A eventual anexação de Taiwan por Pequim provocaria também um verdadeiro efeito dominó na geopolítica asiática e global. Allison (2025) descreve esta possibilidade como “o gatilho de uma reordenação mundial”. O Japão, a Coreia do Sul, as Filipinas e a Austrália seriam imediatamente afetados. A proximidade geográfica e a aliança estratégica com os EUA colocam estes países no centro do tabuleiro. A China deixaria de ser uma potência regional para afirmar-se, de forma irreversível, como potência revisionista com capacidade real de moldar o sistema internacional a seu favor. E, ao contrário do que muitos acreditam, o envolvimento norte-americano não seria opcional. O Taiwan Relations Act (1979) obriga os EUA a providenciar meios defensivos à ilha, e a sua credibilidade como potência global estaria em jogo. Para Washington, seria a primeira guerra direta com outra superpotência nuclear desde 1945.

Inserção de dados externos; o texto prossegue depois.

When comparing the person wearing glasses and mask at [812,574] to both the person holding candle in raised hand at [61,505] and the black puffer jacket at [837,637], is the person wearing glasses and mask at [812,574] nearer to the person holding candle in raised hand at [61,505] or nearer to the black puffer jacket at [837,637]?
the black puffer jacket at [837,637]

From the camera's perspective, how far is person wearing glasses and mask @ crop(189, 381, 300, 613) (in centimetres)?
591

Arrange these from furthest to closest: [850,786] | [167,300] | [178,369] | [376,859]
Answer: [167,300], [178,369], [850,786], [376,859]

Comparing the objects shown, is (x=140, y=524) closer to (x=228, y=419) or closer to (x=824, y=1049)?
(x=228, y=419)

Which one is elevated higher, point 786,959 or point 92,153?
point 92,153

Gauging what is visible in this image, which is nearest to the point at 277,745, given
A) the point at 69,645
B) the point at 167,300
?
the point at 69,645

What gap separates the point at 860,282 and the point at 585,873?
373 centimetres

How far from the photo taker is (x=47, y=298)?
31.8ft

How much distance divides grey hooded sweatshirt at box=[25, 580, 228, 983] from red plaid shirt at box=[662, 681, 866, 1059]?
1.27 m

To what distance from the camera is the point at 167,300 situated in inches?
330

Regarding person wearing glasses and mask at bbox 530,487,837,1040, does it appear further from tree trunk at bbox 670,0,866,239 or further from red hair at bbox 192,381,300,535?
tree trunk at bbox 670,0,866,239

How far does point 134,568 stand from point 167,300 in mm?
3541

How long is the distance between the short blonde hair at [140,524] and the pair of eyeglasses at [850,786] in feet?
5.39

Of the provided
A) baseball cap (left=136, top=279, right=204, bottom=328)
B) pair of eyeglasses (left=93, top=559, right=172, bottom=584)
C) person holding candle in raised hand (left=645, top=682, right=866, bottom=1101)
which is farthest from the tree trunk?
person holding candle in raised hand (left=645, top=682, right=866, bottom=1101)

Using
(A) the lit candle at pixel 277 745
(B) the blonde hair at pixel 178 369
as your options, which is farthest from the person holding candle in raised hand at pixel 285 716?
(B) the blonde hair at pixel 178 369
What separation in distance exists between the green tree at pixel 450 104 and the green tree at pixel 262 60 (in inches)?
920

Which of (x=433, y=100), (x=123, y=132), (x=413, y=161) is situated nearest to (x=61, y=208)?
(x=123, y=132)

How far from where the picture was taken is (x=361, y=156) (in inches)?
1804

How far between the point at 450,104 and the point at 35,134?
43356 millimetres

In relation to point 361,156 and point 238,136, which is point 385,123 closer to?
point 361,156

O impacto de uma eventual queda de Taiwan não limitar-se-ia à Ásia. A Europa, historicamente distante da região do Indo-Pacífico, seria forçada a posicionar-se. O Council on Foreign Relations (2025) indica que a NATO já reconhece o Indo-Pacífico como área de interesse estratégico, uma mudança significativa na sua doutrina tradicional. Um conflito envolvendo Taiwan obrigaria a Aliança Atlântica a rever os seus limites operacionais e compromissos globais. Em simultâneo, abrir-se-ia espaço para a Rússia capitalizar a atenção desviada do Ocidente, intensificando a sua presença militar na Ucrânia ou noutros pontos de tensão geopolítica. África e América Latina, por sua vez, tornar-se-iam palcos de disputa renovada entre Pequim e Washington por influência económica e estratégica.
O precedente internacional seria devastador. Kaldor (2024) alerta que a queda de Taiwan reabriria uma caixa de Pandora de reivindicações territoriais em zonas como o Mar da China Meridional, o Ártico e várias fronteiras não resolvidas em África. O colapso de uma democracia insular perante um regime autoritário enviaria uma mensagem clara: as fronteiras podem ser alteradas pela força, e a comunidade internacional limita-se à retórica. A legalidade internacional ficaria enfraquecida, e o princípio da autodeterminação transformado em ficção diplomática.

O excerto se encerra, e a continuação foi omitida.